• **TASK BRIEF**
Copy the stretch from "That’s where we" through "spiritual corpses." in the passage on the Lord's peace, putting "anxiety" in place of "worry".

• **SOURCE TEXT**

....

Although we daily live and breathe on a spiritual battlefield, the peace of the 
Lord continues to bring us peace within.  That’s our shield and protection, our 
bulwark and defense against all that threatens us.  “Peace I leave with you; my 
peace I give you,” says our risen Lord.  “I do not give to you as the world 
gives” (John 14:27). 

That’s where we come in, you and me.  Left to ourselves in this world, we have 
no peace.  Left to ourselves, we have, not only worry and fear, but also hurt 
and loss, with shame and guilt to top it off.  Left to ourselves, we are but 
spiritual corpses.  

But we are not alone.  The Lord Jesus Christ, the risen victor over sin and 
death, has given and bequeathed to His Church His living and lasting peace.

....

• **AVAILABLE DATA**

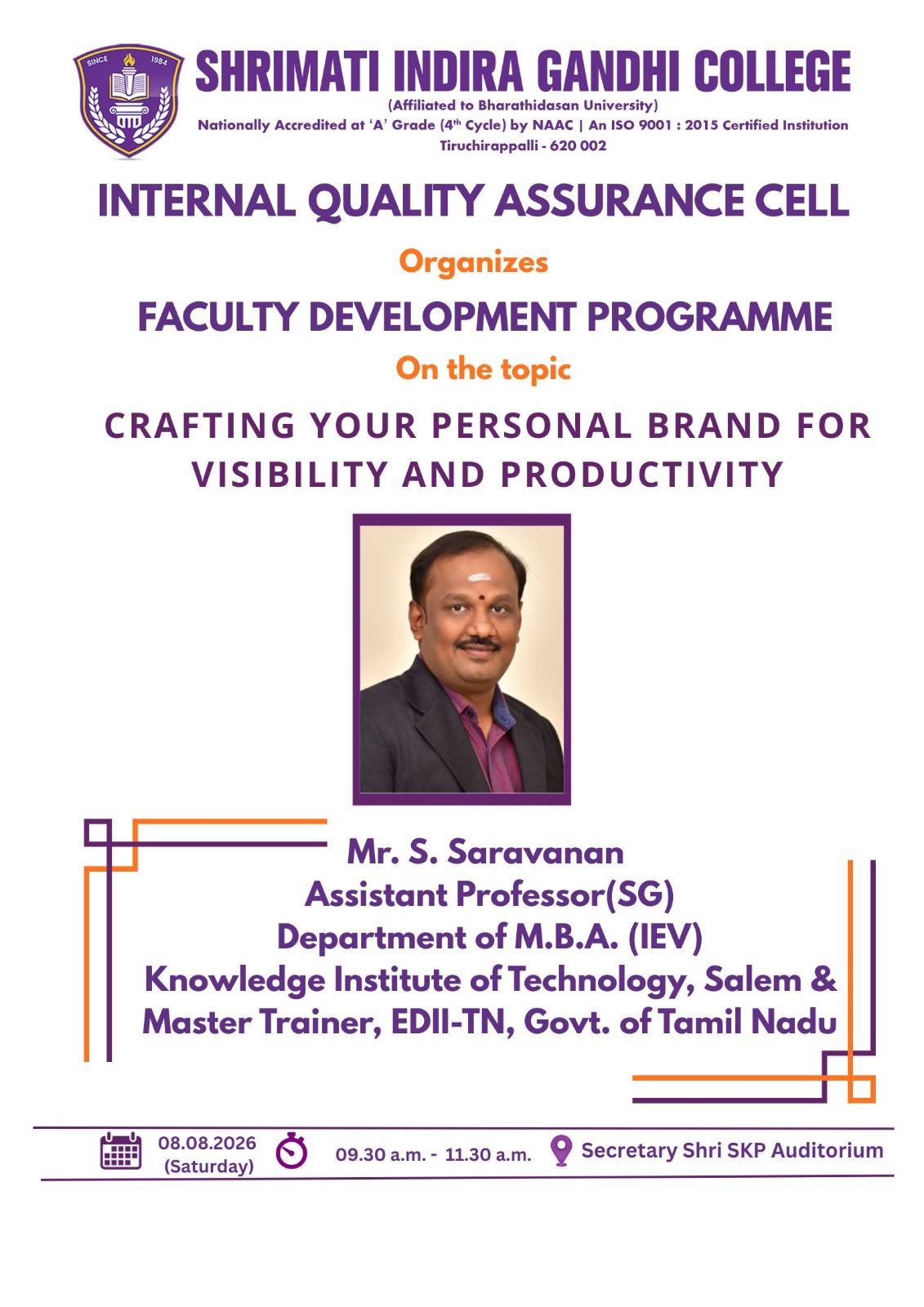 SINCE 1984

SHRIMATI INDIRA GANDHI COLLEGE
(Affiliated to Bharathidasan University)
Nationally Accredited at 'A' Grade ($4^{th}$ Cycle) by NAAC | An ISO 9001 : 2015 Certified Institution
Tiruchirappalli - 620 002

INTERNAL QUALITY ASSURANCE CELL

Organizes

FACULTY DEVELOPMENT PROGRAMME

On the topic

CRAFTING YOUR PERSONAL BRAND FOR VISIBILITY AND PRODUCTIVITY

Mr. S. Saravanan
Assistant Professor(SG)
Department of M.B.A. (IEV)
Knowledge Institute of Technology, Salem &
Master Trainer, EDII-TN, Govt. of Tamil Nadu

08.08.2026 (Saturday)
09.30 a.m. - 11.30 a.m.
Secretary Shri SKP Auditorium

....

• **EXERCISE SOLUTION**
That’s where we come in, you and me.  Left to ourselves in this world, we have 
no peace.  Left to ourselves, we have, not only anxiety and fear, but also hurt 
and loss, with shame and guilt to top it off.  Left to ourselves, we are but 
spiritual corpses.